▶ Given text:

......

MILAN -- Mike Manley’s first week as CEO of Fiat Chrysler Automobiles is shaping up to be a big one.
Manley, the head of the company’s Jeep and Ram division, was thrust into the spotlight on Saturday when he was named CEO to replace Sergio Marchionne, 66, whose health declined suddenly and unexpectedly after shoulder surgery. Italian news agency Ansa said Marchionne's condition is "irreversible." He is in intensive care in a Zurich hospital following complications from shoulder surgery.
Manley has just days to prepare for the automaker's quarterly results presentation on Wednesday, an event investors will use to size up the new CEO and assess his plan to fill Marchionne’s shoes.
"People are going to wonder -- the products are there, the decisions have been made, but who’s going to be driving the strategic options?" said Brian Johnson, an analyst at Barclays. If there are deals to be made for Magneti Marelli, the parts unit set to be spun off to shareholders, for example, "Who's on point for that?"
Manley, 54, will meet with Fiat Chrysler’s top managers in Turin, Italy, on Monday for a group executive council meeting, according to people familiar with the matter. The meeting was already scheduled but takes on added significance since it will mark the beginning of his era, said the people, who asked not to be named discussing private information.
Fiat Chrysler said British-born Manley would pursue the strategy that Marchionne outlined on June 1 to keep the world's seventh-largest automaker competitive in the absence of a merger. The automaker has pledged to increase production of SUVs and invest in electric and hybrid cars to double operating profit by 2022. It also unveiled bold targets for Jeep, which has become FCA's ticket to creating a high-margin brand with global appeal.
Analysts said that choosing Manley, under whose watch Jeep's sales surged fourfold, sent a clear message that FCA was staying on course and would keep the Jeep brand at the heart of its growth plan. "Manley knows that his primary focus is on execution and that, already, he has a strategy into which his team has bought," said George Galliers, an analyst at Evercore ISI. "There is no reason the 2022 plan cannot be executed."

......

▶ Input data:
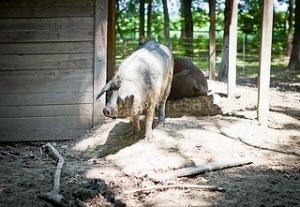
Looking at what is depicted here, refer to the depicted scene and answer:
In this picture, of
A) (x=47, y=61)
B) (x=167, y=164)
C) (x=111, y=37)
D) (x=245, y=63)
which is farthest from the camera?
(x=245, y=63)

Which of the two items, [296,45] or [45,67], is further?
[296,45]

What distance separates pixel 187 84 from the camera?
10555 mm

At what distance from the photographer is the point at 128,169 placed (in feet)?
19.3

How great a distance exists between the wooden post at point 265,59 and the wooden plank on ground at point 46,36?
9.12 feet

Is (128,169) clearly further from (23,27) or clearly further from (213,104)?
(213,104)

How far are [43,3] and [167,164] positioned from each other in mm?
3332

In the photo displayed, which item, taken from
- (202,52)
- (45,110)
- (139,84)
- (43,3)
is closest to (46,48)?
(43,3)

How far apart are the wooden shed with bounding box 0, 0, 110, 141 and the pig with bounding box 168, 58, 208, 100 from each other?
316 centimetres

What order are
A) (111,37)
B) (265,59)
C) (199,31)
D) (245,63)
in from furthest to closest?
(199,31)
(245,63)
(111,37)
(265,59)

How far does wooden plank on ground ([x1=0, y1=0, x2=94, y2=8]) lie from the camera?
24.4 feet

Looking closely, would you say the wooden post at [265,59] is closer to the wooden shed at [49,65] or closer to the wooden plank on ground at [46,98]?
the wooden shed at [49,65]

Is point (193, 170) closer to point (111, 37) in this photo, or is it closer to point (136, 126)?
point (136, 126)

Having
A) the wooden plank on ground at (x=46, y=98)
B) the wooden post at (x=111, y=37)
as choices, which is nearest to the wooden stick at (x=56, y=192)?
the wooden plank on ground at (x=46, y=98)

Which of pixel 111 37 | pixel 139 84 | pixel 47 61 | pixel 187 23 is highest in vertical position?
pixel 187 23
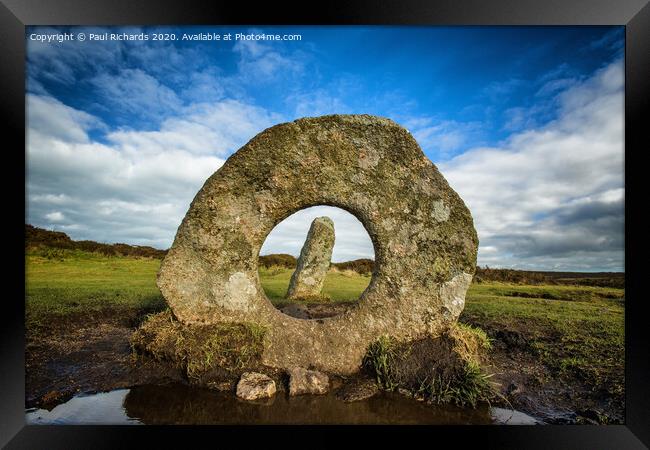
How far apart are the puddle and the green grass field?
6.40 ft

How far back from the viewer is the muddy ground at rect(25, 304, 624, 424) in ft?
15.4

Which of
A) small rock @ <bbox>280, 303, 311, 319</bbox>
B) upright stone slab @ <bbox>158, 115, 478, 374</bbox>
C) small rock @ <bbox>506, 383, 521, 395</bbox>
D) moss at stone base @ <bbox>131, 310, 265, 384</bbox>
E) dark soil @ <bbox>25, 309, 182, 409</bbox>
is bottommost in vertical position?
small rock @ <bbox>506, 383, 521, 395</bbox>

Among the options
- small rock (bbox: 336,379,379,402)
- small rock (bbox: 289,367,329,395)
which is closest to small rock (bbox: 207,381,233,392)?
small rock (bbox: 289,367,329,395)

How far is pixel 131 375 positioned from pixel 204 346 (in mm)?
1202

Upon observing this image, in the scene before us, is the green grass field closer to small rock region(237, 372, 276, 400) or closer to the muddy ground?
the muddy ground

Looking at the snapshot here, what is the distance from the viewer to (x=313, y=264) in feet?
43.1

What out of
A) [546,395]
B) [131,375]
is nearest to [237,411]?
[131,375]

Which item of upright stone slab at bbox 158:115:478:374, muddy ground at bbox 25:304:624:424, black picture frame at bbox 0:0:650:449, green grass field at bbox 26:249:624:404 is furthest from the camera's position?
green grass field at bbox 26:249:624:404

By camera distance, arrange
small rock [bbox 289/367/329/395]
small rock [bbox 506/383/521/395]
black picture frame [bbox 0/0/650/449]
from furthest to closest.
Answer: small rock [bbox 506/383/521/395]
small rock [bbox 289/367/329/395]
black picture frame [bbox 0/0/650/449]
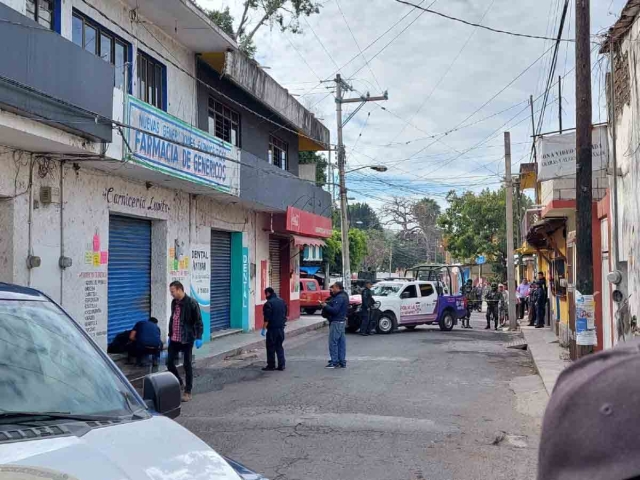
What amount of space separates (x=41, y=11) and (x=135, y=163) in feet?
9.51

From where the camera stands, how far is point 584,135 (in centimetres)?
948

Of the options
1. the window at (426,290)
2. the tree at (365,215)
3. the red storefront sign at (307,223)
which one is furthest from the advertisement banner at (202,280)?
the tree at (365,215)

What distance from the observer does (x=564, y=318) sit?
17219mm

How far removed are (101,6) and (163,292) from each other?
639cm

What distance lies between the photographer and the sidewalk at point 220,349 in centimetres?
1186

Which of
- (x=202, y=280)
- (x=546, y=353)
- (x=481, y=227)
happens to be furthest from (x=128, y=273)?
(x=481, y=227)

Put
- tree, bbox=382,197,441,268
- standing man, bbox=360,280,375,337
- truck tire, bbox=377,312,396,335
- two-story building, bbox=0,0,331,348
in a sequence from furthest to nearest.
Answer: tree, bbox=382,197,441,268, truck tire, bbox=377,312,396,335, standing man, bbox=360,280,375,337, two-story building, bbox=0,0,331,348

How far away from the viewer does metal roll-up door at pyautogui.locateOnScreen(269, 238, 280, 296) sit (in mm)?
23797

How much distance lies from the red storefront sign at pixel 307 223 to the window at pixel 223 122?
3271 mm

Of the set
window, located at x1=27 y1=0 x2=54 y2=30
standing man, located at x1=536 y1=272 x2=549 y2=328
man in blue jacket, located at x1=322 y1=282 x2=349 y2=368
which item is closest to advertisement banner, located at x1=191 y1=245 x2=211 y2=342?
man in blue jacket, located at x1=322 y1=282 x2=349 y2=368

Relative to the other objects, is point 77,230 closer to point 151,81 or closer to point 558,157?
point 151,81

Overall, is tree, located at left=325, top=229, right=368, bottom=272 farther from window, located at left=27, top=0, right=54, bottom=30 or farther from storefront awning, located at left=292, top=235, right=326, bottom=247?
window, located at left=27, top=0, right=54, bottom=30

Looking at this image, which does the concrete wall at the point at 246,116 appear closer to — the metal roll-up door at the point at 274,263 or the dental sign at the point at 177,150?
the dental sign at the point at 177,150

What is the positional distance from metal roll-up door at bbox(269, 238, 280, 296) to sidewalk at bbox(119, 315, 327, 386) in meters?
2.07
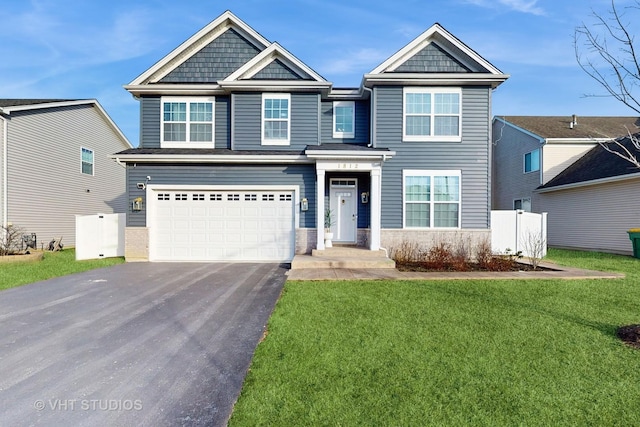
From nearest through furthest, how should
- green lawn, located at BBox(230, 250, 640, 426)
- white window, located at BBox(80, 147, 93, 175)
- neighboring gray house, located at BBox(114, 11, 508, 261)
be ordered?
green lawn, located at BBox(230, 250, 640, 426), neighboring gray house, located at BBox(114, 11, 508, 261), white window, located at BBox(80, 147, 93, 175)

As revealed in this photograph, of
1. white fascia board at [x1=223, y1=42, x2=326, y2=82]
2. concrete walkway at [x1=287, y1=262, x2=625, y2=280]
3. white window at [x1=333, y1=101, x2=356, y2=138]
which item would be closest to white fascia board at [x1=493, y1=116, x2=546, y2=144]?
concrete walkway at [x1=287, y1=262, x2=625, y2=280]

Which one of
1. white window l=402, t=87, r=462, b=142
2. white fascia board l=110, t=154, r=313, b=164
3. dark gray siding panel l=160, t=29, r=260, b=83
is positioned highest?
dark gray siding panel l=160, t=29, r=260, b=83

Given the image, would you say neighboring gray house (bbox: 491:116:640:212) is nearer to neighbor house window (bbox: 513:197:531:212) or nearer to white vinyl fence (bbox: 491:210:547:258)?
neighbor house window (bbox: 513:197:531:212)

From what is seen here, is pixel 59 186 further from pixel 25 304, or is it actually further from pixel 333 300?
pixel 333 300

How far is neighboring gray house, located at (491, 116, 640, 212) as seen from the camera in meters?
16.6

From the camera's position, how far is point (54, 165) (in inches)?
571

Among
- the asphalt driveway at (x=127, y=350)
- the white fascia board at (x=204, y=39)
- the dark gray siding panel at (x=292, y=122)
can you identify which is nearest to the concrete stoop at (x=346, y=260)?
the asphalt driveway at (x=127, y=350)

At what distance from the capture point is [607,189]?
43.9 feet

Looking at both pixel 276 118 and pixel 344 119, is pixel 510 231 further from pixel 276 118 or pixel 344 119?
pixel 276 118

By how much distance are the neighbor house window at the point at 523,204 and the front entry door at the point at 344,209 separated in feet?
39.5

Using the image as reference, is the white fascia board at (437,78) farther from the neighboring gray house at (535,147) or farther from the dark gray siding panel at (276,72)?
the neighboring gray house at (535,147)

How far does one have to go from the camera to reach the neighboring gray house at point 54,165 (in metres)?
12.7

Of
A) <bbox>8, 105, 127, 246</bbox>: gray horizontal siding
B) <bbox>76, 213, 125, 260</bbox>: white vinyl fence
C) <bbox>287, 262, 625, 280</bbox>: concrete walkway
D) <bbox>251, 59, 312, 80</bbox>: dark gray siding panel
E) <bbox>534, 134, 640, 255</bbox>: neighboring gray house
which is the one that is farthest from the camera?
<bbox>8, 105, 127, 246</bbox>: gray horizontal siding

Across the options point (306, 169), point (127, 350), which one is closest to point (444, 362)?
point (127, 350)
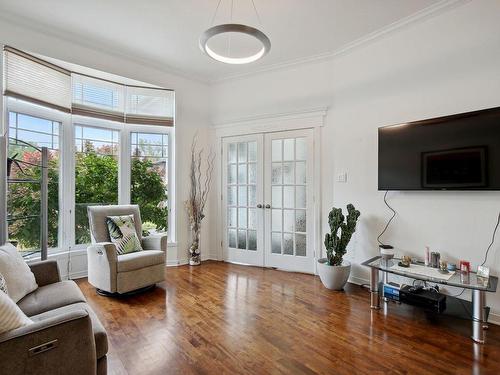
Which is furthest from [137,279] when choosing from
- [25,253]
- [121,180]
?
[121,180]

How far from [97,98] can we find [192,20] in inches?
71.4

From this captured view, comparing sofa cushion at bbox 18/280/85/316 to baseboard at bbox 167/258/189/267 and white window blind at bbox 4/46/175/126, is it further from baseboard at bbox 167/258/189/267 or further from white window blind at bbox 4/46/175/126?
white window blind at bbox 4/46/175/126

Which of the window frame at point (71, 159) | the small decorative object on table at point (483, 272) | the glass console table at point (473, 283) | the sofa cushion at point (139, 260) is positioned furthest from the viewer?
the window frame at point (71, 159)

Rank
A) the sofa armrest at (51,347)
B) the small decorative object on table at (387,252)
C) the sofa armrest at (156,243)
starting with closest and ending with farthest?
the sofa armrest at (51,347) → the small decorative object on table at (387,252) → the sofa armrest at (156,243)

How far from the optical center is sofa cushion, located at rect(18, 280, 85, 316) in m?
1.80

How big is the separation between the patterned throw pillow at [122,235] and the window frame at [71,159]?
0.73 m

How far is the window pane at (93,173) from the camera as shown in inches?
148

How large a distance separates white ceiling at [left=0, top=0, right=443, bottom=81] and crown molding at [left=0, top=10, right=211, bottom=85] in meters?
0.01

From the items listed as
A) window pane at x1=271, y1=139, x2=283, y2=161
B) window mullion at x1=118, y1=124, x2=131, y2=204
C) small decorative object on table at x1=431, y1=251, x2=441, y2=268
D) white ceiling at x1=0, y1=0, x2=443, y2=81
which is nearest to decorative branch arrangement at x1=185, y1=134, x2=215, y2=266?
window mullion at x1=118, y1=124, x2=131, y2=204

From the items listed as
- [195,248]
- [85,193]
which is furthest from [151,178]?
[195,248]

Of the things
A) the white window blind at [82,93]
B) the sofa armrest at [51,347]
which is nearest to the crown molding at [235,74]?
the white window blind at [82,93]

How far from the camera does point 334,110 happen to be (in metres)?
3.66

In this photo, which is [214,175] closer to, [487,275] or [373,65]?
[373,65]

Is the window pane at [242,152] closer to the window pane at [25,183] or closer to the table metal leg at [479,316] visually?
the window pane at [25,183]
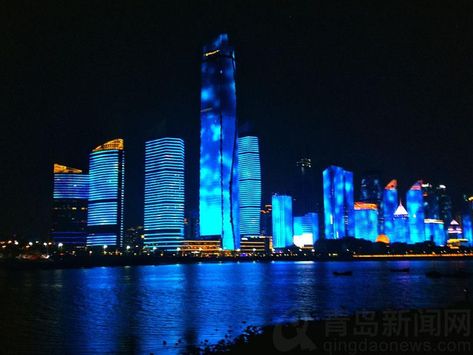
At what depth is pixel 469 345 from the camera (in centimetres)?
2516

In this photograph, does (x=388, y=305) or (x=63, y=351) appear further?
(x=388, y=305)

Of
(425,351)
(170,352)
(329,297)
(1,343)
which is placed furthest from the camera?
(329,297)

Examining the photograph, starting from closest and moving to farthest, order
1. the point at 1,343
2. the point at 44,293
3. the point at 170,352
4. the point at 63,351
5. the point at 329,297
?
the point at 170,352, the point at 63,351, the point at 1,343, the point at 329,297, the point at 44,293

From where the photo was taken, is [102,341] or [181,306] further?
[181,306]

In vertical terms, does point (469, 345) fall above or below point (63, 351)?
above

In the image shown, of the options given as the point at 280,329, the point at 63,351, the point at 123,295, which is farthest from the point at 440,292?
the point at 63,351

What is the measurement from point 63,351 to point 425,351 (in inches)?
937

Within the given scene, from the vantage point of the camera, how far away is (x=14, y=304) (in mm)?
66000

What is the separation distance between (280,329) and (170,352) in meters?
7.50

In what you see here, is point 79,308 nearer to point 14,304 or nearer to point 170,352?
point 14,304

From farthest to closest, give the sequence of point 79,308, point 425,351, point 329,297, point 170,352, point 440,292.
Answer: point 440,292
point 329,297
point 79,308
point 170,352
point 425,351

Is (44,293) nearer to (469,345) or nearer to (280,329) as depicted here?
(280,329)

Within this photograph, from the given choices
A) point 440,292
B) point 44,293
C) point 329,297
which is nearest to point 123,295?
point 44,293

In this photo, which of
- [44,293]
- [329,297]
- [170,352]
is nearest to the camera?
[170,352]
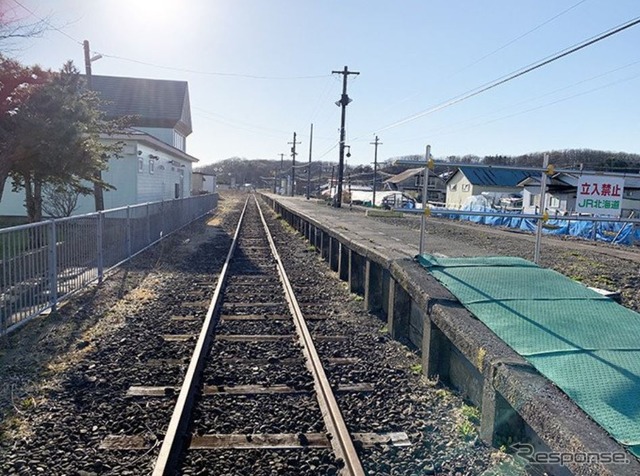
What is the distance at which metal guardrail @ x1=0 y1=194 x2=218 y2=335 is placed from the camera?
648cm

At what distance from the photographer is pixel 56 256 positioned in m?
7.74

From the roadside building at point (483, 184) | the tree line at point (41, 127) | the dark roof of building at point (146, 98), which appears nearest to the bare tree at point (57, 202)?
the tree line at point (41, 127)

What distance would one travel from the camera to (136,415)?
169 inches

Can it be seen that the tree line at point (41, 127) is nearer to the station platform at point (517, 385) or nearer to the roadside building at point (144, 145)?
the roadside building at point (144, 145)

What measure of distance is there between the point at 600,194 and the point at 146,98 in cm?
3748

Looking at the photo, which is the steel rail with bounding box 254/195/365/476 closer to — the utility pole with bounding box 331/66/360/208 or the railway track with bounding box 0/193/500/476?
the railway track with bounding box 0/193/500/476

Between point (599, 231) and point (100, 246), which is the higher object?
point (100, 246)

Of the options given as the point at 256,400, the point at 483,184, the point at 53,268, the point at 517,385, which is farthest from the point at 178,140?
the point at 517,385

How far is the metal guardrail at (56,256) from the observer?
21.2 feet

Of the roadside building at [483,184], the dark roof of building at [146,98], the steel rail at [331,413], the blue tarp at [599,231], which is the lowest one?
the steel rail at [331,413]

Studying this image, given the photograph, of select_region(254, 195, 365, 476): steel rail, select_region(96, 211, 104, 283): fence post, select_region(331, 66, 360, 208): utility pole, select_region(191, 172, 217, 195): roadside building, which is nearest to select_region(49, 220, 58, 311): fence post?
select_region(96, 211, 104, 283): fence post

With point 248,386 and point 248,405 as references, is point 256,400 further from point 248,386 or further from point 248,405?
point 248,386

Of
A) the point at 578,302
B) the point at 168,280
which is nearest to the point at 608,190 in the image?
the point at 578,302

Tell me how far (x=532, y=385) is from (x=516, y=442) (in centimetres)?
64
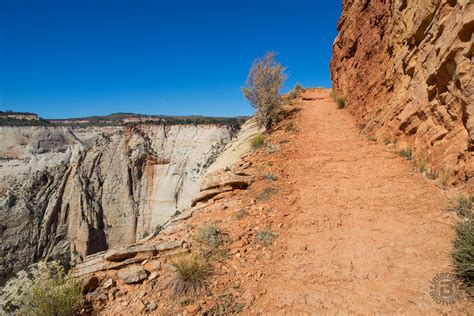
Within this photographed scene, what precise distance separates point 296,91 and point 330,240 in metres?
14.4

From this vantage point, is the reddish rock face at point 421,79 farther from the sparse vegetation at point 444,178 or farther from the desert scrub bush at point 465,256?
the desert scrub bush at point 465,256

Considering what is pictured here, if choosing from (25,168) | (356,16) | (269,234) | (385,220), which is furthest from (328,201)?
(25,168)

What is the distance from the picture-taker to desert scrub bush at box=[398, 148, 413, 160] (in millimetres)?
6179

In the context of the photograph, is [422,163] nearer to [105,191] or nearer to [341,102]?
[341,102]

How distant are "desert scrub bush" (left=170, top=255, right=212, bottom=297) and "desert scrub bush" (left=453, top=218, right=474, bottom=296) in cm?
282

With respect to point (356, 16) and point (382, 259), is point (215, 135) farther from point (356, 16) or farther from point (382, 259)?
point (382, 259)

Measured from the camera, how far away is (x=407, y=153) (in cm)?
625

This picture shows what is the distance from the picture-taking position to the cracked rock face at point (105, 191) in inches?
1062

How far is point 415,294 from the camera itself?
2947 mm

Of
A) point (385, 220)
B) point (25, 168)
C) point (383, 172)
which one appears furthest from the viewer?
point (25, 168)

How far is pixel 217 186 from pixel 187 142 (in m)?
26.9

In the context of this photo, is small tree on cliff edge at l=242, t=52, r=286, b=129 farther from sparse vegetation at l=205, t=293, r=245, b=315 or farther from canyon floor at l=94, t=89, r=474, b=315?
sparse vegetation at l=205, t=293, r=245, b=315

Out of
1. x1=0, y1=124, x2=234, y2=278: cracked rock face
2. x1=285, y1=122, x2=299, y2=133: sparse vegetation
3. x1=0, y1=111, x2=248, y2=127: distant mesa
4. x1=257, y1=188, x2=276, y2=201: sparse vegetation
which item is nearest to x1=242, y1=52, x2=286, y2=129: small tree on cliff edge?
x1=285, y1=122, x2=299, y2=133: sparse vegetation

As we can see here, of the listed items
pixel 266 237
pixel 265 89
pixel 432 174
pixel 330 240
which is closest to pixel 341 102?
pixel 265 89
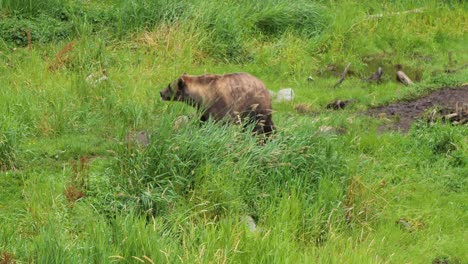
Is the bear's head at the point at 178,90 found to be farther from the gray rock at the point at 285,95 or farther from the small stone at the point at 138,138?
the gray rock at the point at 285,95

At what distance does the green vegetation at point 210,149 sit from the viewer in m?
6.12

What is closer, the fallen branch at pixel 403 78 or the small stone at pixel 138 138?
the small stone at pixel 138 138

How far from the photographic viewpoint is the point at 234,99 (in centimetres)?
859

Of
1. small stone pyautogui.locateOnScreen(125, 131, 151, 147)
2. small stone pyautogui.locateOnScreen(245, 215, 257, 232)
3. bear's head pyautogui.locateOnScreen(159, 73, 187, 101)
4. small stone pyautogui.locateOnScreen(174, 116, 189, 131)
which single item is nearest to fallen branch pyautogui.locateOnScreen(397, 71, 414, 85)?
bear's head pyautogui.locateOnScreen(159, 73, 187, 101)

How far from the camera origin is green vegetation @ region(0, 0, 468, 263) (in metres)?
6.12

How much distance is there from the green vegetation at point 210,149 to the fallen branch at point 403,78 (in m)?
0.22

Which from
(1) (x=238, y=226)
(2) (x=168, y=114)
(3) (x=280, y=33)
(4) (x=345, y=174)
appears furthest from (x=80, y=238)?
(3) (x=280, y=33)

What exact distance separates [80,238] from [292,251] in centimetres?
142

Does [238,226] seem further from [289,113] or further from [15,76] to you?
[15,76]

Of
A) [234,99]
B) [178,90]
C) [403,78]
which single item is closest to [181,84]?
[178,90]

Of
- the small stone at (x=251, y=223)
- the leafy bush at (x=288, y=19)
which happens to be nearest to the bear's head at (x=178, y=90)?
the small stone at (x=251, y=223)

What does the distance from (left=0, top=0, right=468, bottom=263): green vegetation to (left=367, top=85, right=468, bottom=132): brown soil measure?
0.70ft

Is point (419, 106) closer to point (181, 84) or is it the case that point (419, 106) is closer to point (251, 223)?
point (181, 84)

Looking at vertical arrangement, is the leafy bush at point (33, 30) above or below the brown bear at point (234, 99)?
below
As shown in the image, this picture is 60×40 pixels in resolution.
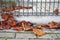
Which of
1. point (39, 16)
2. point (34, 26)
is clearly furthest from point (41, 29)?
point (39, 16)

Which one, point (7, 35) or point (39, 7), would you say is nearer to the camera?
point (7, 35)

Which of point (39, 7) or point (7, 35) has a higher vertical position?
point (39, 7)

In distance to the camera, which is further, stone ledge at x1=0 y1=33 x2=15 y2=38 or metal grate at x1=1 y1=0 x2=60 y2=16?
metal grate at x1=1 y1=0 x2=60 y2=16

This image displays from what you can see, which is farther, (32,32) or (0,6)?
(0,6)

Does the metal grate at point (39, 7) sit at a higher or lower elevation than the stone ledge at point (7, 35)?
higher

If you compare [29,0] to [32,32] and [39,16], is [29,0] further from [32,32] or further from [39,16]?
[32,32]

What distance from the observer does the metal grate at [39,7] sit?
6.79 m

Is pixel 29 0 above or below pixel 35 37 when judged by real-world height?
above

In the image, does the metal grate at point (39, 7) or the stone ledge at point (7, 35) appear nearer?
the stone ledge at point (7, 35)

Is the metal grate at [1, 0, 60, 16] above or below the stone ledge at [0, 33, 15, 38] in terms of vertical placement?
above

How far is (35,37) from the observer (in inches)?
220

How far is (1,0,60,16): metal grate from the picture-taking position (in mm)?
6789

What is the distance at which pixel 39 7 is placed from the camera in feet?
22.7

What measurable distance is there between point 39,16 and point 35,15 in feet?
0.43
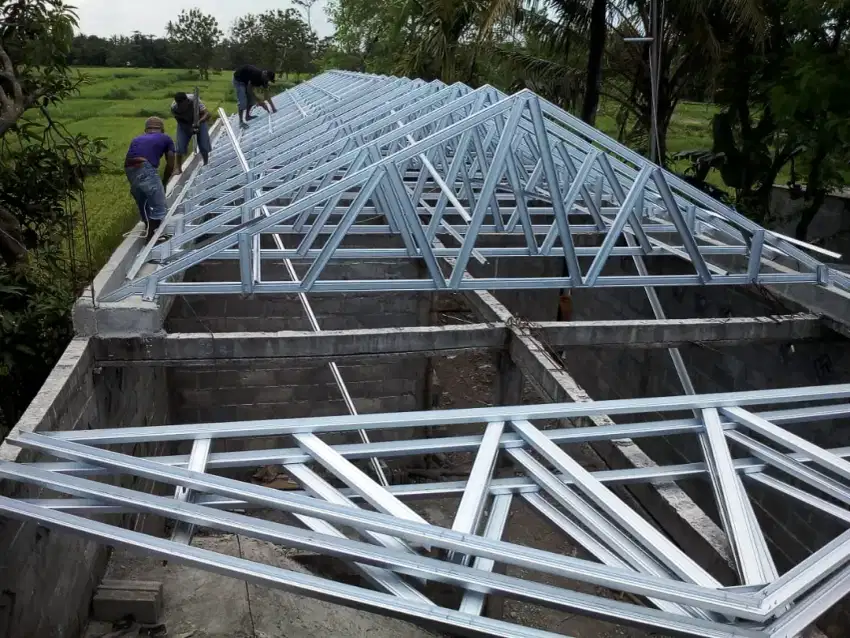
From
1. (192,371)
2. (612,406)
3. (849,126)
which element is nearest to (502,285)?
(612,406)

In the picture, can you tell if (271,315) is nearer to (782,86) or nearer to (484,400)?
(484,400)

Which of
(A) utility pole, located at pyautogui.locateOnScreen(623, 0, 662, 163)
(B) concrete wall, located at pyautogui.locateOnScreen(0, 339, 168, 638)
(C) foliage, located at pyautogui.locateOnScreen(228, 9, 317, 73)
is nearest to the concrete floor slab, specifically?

......

▶ Aim of the exercise:
Copy out the article above about Mike Manley becoming CEO of Fiat Chrysler Automobiles, word for word and in full.

▶ Result for this task:
MILAN -- Mike Manley’s first week as CEO of Fiat Chrysler Automobiles is shaping up to be a big one.
Manley, the head of the company’s Jeep and Ram division, was thrust into the spotlight on Saturday when he was named CEO to replace Sergio Marchionne, 66, whose health declined suddenly and unexpectedly after shoulder surgery. Italian news agency Ansa said Marchionne's condition is "irreversible." He is in intensive care in a Zurich hospital following complications from shoulder surgery.
Manley has just days to prepare for the automaker's quarterly results presentation on Wednesday, an event investors will use to size up the new CEO and assess his plan to fill Marchionne’s shoes.
"People are going to wonder -- the products are there, the decisions have been made, but who’s going to be driving the strategic options?" said Brian Johnson, an analyst at Barclays. If there are deals to be made for Magneti Marelli, the parts unit set to be spun off to shareholders, for example, "Who's on point for that?"
Manley, 54, will meet with Fiat Chrysler’s top managers in Turin, Italy, on Monday for a group executive council meeting, according to people familiar with the matter. The meeting was already scheduled but takes on added significance since it will mark the beginning of his era, said the people, who asked not to be named discussing private information.
Fiat Chrysler said British-born Manley would pursue the strategy that Marchionne outlined on June 1 to keep the world's seventh-largest automaker competitive in the absence of a merger. The automaker has pledged to increase production of SUVs and invest in electric and hybrid cars to double operating profit by 2022. It also unveiled bold targets for Jeep, which has become FCA's ticket to creating a high-margin brand with global appeal.
Analysts said that choosing Manley, under whose watch Jeep's sales surged fourfold, sent a clear message that FCA was staying on course and would keep the Jeep brand at the heart of its growth plan. "Manley knows that his primary focus is on execution and that, already, he has a strategy into which his team has bought," said George Galliers, an analyst at Evercore ISI. "There is no reason the 2022 plan cannot be executed."